CrazyWomen_slide04Illustrated by Sydney Hass.
It's time to bust this “crazy” stereotype, and stop buying into it ourselves — despite so-called scientific “evidence.” We’ve all heard the theory that because women have more estrogen we’re “naturally” more unstable — that if we're upset about something AND on our period, our feelings are simply a result of our hormones. Of course, men are pumped full of testosterone — also a hormone. We just don't assume it has an impact on them. Since estrogen is the “girly” hormone, however, we imagine it must be correlated with being overly sensitive. But, according to Leslie Brody, PhD, who has made a career out of studying gender and emotion, "There are very inconsistent findings in the literature on relationships between women's menstrual cycles and mood. What we do know is that biological and social factors are continually interacting. So, just like hormones have an impact on mood, social turn affect hormonal levels. In other words, hormones and moods have bi-directional effects on each other for both men and women."

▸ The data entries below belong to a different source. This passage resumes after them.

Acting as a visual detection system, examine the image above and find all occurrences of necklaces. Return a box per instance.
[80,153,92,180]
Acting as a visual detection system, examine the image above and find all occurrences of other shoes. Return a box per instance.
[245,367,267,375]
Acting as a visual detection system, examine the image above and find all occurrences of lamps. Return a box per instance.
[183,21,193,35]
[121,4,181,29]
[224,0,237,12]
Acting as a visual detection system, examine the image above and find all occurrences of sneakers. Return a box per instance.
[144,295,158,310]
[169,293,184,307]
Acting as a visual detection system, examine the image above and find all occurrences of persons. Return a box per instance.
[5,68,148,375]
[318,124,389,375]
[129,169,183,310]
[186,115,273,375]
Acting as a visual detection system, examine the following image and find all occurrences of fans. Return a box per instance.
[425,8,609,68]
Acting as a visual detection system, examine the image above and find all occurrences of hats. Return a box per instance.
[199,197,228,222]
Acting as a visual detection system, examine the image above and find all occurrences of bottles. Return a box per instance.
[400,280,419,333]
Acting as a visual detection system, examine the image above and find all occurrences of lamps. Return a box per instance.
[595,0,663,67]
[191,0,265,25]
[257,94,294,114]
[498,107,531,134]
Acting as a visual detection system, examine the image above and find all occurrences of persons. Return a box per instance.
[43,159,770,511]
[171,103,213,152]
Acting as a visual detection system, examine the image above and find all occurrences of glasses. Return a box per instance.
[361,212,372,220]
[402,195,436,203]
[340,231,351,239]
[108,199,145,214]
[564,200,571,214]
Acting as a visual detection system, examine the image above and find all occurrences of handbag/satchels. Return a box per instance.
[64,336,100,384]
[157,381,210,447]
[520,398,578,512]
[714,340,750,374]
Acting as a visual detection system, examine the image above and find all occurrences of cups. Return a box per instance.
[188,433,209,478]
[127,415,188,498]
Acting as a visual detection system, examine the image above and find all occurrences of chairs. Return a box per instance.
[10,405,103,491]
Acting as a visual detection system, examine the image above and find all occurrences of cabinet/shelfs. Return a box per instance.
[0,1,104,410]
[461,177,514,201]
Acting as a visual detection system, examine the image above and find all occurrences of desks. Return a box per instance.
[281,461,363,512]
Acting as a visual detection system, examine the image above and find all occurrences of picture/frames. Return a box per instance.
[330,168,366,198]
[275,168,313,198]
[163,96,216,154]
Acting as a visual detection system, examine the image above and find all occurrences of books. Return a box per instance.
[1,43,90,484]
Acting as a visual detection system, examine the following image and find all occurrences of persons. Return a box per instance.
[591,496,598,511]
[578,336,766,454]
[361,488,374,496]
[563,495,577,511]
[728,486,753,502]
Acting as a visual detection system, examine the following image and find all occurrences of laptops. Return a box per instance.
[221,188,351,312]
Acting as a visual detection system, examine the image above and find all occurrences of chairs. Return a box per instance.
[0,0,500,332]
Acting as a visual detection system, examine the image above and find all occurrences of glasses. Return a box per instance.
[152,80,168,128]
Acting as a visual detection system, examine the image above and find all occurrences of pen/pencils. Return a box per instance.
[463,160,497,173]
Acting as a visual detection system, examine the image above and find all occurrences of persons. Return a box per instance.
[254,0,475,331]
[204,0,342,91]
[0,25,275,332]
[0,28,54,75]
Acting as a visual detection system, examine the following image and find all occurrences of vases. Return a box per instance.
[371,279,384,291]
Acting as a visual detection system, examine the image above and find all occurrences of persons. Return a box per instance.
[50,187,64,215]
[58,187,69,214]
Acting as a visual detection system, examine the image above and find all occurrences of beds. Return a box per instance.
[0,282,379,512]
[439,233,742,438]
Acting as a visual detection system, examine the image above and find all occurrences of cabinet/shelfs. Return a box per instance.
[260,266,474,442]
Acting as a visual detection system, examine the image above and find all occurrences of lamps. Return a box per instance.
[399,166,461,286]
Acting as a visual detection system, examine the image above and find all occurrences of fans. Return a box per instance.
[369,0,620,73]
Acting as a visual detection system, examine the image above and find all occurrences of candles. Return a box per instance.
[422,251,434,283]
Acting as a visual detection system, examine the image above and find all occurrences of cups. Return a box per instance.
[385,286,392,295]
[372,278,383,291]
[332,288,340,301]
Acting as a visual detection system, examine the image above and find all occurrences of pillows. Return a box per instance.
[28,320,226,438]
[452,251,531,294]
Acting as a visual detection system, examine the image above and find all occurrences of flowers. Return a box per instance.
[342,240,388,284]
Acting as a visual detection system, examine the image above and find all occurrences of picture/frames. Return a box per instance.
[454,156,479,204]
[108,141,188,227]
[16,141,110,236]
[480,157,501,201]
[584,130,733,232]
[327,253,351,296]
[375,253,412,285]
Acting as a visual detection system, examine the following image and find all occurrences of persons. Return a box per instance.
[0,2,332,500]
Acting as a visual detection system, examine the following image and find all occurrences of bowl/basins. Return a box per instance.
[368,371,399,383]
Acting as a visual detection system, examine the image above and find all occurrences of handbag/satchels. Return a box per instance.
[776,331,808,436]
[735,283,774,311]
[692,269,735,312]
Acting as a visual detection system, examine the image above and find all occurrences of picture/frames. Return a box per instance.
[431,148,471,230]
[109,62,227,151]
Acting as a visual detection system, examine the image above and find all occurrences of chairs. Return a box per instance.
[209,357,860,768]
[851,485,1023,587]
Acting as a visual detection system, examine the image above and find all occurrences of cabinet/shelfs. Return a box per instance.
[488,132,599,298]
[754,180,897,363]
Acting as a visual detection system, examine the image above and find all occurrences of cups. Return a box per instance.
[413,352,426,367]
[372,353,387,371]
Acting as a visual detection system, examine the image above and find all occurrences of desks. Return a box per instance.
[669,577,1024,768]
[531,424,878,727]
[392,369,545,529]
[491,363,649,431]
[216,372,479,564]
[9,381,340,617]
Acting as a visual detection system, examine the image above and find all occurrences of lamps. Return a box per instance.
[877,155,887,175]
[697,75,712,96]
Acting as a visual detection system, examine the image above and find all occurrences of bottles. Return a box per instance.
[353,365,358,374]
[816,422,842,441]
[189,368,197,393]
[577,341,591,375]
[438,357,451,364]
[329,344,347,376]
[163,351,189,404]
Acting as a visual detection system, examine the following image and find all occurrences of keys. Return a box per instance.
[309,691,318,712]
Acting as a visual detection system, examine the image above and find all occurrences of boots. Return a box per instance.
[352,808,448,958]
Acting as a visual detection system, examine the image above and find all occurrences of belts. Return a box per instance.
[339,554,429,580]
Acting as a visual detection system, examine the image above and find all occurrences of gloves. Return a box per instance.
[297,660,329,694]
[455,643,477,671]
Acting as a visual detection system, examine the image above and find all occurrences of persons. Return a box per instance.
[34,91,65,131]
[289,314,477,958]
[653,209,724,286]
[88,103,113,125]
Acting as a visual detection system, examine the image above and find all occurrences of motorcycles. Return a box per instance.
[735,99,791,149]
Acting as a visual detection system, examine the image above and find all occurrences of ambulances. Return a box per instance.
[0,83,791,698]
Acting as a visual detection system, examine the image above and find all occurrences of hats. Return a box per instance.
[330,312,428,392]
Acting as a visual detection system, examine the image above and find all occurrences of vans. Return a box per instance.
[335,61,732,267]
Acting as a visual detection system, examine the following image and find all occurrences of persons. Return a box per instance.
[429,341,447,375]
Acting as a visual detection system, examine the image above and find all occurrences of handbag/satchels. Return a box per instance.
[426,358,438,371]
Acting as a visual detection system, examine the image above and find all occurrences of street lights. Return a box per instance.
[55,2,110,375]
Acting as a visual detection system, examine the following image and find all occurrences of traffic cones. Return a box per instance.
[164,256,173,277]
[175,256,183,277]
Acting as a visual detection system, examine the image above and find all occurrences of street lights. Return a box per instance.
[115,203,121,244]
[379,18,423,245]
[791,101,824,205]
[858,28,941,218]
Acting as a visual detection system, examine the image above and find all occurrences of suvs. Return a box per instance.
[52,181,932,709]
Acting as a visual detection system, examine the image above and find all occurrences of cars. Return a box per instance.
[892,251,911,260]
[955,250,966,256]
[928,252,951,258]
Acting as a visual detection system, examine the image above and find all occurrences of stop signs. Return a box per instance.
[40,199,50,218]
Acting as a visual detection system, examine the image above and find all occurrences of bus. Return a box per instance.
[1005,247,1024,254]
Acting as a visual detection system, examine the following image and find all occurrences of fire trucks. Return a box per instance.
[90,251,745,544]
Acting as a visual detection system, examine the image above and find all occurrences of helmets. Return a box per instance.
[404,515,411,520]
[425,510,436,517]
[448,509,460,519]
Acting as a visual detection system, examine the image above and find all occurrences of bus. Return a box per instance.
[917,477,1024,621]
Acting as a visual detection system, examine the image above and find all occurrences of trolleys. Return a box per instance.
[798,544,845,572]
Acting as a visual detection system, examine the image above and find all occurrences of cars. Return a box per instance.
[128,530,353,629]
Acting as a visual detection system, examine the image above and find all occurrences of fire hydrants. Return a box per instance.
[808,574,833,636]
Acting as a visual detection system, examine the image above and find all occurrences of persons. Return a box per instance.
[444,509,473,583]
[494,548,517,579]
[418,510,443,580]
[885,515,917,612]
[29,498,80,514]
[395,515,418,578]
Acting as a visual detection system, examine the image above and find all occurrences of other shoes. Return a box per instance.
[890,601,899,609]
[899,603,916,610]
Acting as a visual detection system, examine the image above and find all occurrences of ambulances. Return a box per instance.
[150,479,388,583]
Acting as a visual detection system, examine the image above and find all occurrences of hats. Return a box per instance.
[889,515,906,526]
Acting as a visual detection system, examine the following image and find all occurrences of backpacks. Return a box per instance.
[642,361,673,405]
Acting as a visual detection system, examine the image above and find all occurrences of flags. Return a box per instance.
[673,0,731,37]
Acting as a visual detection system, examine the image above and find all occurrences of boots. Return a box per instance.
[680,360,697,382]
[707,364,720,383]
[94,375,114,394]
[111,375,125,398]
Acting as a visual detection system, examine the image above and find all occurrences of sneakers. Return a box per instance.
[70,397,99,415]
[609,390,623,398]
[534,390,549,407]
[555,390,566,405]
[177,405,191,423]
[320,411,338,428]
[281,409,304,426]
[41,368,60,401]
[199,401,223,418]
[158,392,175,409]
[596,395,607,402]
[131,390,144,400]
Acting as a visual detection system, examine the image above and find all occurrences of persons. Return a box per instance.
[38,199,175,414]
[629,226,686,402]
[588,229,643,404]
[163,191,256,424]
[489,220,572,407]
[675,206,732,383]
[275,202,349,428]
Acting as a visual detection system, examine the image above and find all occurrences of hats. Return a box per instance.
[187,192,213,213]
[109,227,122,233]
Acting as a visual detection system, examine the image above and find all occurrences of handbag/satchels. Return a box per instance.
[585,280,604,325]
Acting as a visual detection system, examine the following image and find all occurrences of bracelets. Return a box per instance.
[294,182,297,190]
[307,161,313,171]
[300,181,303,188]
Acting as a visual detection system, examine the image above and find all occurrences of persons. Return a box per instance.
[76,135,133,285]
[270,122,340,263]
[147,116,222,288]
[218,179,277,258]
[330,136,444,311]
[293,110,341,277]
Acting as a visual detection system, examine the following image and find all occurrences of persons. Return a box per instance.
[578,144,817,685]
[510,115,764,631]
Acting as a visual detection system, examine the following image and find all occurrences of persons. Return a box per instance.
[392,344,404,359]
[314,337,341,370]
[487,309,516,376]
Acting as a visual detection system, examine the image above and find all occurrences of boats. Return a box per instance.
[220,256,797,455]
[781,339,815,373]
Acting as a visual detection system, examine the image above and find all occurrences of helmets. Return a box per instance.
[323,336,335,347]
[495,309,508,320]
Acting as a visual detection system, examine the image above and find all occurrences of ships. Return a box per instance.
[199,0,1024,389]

Abraham Morgentaler, MD, the Director of Men's Health Boston and author of Testosterone For Life, says, “Men, and their moods, are clearly hormonal; their hormones just don't cycle as regularly as women’s do.” Just look at sports: “Men express a wide range of very intense emotions during sporting events, and the whole sports section of the newspaper is nothing but feelings,” says Dr. Shields. “But, those feelings are not labeled or even recognized as emotion.” Dudes get to scream at each other, start fights at stadiums, and somehow still avoid the label of ‘being crazy.’” Says Dr. Zawadzki, “Everyone shows emotions, but not everyone is labeled as ‘emotional.’”
CrazyWomen_slide05Illustrated by Sydney Hass.
This label could quite literally be killing us. The research Dr. Zawadzki conducted for his dissertation attempted to uncover why it is that men are diagnosed with heart disease so much more frequently than women, even though the prevalence of heart disease in men and women is virtually identical. He asked male and female actors to visit physicians and complain of (imaginary) heart disease symptoms.
They were coached to either show no emotions at all or to show visible signs of anxiety while relaying their symptoms. In both conditions, the physicians rated it very likely that the men had heart disease. The women who acted anxious, on the other hand, were rated as significantly less likely to have heart disease. Doctors were less able to take women’s symptoms seriously when they were acting anxious, but anxious men still received the "correct" diagnosis.
The danger with calling women “crazy” is that it completely delegitimizes us — when we’re physically ill, in an argument, or when we're going for a promotion. It causes us to explain away our feelings rather than pay attention to them. In legitimately upsetting situations, it makes the blame fall back on us rather than on someone else’s problematic behavior. So, we have two choices: We can notice things that are upsetting and say nothing. Or, we can speak up and get called irrational. It’s really a catch-22. And, it’s enough to drive you, well, crazy.